Can you write out, word for word, the portion of the listing below that runs from its first line through the line containing "How many series does the legend", with that line included?

[RECORD SET]
[Start of section]

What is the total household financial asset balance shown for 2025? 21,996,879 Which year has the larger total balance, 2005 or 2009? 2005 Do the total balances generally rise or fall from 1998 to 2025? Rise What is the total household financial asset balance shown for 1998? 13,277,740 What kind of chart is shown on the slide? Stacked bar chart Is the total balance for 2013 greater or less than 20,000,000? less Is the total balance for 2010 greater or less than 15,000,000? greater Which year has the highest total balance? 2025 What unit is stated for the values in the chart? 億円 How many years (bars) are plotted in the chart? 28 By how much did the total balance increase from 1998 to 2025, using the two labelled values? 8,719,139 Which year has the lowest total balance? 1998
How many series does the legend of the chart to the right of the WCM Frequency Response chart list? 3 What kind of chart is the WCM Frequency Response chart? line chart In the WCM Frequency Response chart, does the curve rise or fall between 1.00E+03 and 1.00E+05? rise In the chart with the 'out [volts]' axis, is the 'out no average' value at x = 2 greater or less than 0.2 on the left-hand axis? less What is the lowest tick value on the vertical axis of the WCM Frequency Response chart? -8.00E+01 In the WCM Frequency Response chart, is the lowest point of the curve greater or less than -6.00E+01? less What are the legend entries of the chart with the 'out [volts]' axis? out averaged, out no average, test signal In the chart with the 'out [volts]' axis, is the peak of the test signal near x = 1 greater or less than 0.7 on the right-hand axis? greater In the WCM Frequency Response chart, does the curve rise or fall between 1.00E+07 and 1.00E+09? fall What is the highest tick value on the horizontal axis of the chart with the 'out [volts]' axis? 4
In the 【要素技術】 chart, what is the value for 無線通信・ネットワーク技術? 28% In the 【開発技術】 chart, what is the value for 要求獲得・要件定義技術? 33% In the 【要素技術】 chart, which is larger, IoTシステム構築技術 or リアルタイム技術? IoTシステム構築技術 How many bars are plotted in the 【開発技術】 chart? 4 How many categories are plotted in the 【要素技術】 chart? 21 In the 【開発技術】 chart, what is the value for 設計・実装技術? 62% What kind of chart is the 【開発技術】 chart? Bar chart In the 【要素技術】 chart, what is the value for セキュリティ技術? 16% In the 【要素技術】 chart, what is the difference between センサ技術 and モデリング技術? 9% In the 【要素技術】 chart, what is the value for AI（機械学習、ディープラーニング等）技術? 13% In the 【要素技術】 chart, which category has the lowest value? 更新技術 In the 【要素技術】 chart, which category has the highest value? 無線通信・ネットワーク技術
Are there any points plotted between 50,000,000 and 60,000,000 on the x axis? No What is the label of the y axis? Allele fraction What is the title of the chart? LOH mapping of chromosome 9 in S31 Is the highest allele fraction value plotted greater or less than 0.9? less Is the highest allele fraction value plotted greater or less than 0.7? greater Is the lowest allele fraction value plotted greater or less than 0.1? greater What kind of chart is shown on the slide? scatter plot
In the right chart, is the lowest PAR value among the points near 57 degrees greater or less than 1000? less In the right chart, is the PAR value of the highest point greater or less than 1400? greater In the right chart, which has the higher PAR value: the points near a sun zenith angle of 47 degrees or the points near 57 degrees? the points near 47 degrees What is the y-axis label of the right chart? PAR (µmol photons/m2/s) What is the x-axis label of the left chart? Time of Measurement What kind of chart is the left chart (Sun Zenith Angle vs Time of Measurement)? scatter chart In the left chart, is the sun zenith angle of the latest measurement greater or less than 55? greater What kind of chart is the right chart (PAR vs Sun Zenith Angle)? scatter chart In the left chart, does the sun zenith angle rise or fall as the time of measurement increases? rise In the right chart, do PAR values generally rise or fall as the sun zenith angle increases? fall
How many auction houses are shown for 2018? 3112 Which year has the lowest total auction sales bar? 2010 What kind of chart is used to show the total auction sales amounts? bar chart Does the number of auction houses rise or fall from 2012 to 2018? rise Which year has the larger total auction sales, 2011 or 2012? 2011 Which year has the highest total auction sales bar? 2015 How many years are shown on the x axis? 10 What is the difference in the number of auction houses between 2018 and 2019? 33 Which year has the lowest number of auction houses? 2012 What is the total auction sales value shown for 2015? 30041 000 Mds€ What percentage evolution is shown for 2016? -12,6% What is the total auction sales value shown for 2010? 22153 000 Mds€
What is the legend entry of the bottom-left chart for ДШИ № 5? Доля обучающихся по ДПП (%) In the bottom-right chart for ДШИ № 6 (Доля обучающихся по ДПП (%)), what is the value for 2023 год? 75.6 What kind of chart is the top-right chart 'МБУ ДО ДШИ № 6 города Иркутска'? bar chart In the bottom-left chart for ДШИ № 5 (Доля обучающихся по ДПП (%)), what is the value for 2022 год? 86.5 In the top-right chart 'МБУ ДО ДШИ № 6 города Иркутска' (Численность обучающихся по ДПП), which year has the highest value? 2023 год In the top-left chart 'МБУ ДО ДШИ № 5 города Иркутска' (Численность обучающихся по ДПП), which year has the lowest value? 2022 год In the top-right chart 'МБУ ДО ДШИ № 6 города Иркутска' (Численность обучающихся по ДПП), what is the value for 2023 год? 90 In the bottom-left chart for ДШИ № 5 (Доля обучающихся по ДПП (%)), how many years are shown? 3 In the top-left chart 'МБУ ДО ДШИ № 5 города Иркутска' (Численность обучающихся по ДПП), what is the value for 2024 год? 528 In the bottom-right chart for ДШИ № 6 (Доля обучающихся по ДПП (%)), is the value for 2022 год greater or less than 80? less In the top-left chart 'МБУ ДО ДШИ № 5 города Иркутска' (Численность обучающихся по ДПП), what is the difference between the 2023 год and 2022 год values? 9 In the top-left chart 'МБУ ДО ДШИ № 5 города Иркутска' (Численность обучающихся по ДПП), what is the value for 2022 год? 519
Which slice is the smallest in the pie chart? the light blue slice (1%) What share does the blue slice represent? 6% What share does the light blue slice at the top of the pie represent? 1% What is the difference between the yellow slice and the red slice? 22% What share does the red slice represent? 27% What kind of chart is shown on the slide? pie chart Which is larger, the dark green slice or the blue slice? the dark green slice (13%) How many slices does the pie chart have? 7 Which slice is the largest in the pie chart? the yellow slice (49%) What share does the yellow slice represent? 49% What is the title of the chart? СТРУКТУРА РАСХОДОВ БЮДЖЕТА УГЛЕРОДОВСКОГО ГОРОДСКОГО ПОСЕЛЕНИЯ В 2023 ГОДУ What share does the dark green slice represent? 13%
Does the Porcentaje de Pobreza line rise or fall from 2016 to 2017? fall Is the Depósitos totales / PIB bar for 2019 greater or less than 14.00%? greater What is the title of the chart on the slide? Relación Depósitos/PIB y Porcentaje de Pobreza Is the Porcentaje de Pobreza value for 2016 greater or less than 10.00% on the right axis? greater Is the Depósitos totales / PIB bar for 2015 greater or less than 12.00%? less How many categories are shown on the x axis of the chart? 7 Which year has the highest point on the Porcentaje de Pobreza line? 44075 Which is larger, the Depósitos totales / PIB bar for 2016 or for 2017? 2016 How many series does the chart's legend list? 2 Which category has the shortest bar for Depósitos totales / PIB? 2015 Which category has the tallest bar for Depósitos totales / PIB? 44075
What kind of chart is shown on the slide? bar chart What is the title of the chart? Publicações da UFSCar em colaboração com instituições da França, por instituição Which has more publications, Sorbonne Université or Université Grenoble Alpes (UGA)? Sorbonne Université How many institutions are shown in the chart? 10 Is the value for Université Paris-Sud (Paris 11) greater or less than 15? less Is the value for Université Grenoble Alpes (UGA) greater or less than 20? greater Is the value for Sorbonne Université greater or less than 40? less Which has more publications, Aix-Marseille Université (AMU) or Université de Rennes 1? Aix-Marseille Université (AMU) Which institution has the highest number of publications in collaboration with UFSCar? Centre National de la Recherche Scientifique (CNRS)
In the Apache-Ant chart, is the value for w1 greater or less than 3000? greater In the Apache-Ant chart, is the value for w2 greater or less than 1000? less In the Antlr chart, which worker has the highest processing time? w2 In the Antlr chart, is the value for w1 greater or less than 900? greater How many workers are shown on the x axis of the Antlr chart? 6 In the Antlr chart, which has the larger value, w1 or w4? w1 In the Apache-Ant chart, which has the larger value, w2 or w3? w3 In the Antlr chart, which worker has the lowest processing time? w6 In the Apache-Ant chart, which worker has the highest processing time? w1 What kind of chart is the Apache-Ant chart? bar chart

[End of section]

[FINAL ANSWER]
What is the total household financial asset balance shown for 2025? 21,996,879 Which year has the larger total balance, 2005 or 2009? 2005 Do the total balances generally rise or fall from 1998 to 2025? Rise What is the total household financial asset balance shown for 1998? 13,277,740 What kind of chart is shown on the slide? Stacked bar chart Is the total balance for 2013 greater or less than 20,000,000? less Is the total balance for 2010 greater or less than 15,000,000? greater Which year has the highest total balance? 2025 What unit is stated for the values in the chart? 億円 How many years (bars) are plotted in the chart? 28 By how much did the total balance increase from 1998 to 2025, using the two labelled values? 8,719,139 Which year has the lowest total balance? 1998
How many series does the legend of the chart to the right of the WCM Frequency Response chart list? 3 What kind of chart is the WCM Frequency Response chart? line chart In the WCM Frequency Response chart, does the curve rise or fall between 1.00E+03 and 1.00E+05? rise In the chart with the 'out [volts]' axis, is the 'out no average' value at x = 2 greater or less than 0.2 on the left-hand axis? less What is the lowest tick value on the vertical axis of the WCM Frequency Response chart? -8.00E+01 In the WCM Frequency Response chart, is the lowest point of the curve greater or less than -6.00E+01? less What are the legend entries of the chart with the 'out [volts]' axis? out averaged, out no average, test signal In the chart with the 'out [volts]' axis, is the peak of the test signal near x = 1 greater or less than 0.7 on the right-hand axis? greater In the WCM Frequency Response chart, does the curve rise or fall between 1.00E+07 and 1.00E+09? fall What is the highest tick value on the horizontal axis of the chart with the 'out [volts]' axis? 4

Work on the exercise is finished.